Required action:
Transcribe the records starting with the line containing "Casa com 2 Quartos" and ending with the line containing "Methodist Columbia Omni", both included. Leave the pictures out of your answer.

Provided entries:
Content starts

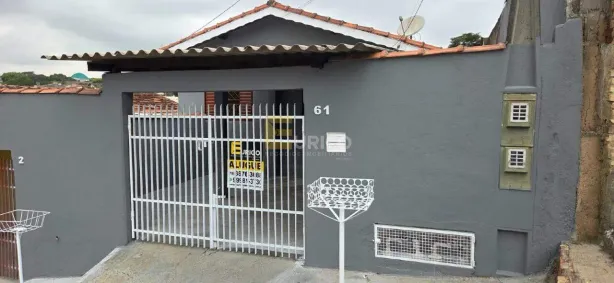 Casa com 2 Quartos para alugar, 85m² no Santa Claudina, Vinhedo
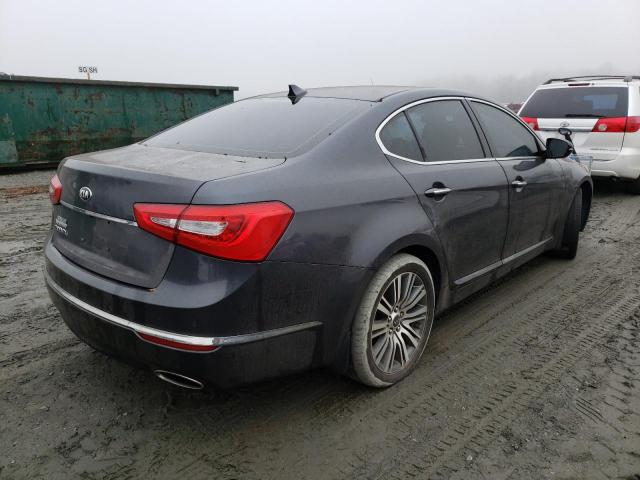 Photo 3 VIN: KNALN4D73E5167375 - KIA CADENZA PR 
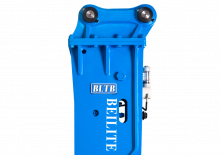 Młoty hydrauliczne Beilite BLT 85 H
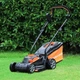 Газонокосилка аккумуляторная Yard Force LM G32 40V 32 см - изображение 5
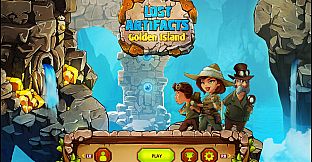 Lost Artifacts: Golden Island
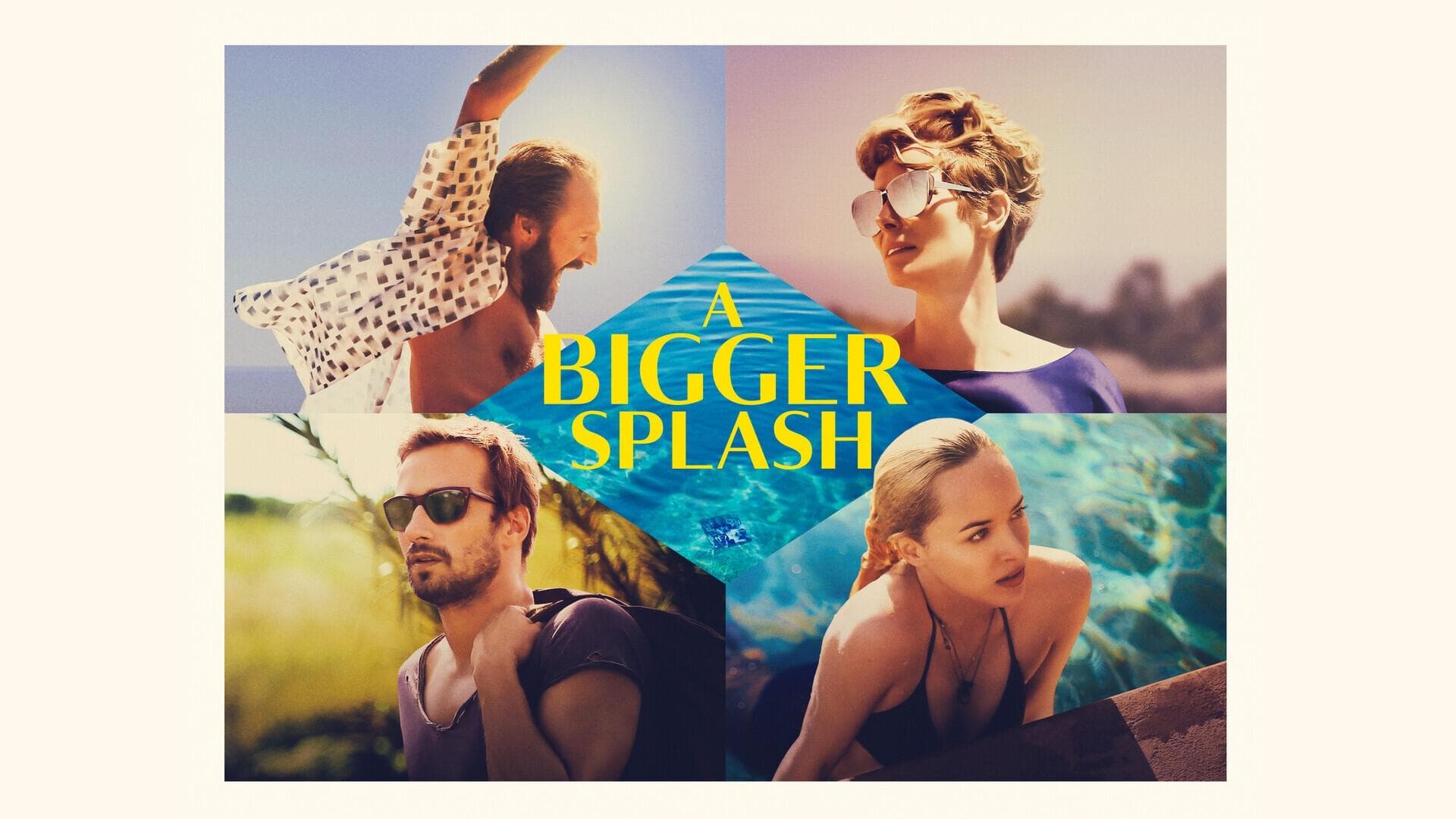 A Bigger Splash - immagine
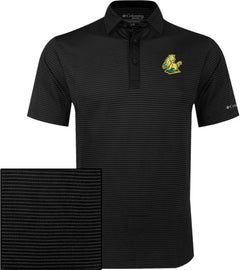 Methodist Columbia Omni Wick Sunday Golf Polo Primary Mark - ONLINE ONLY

Content ends
Content starts

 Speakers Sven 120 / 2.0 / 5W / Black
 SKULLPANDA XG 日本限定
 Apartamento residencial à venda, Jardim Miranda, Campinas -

Content ends

Written reply:
 Casa com 2 Quartos para alugar, 85m² no Santa Claudina, Vinhedo
 Photo 3 VIN: KNALN4D73E5167375 - KIA CADENZA PR 
 Młoty hydrauliczne Beilite BLT 85 H
 Газонокосилка аккумуляторная Yard Force LM G32 40V 32 см - изображение 5
 Lost Artifacts: Golden Island
 A Bigger Splash - immagine
 Methodist Columbia Omni Wick Sunday Golf Polo Primary Mark - ONLINE ONLY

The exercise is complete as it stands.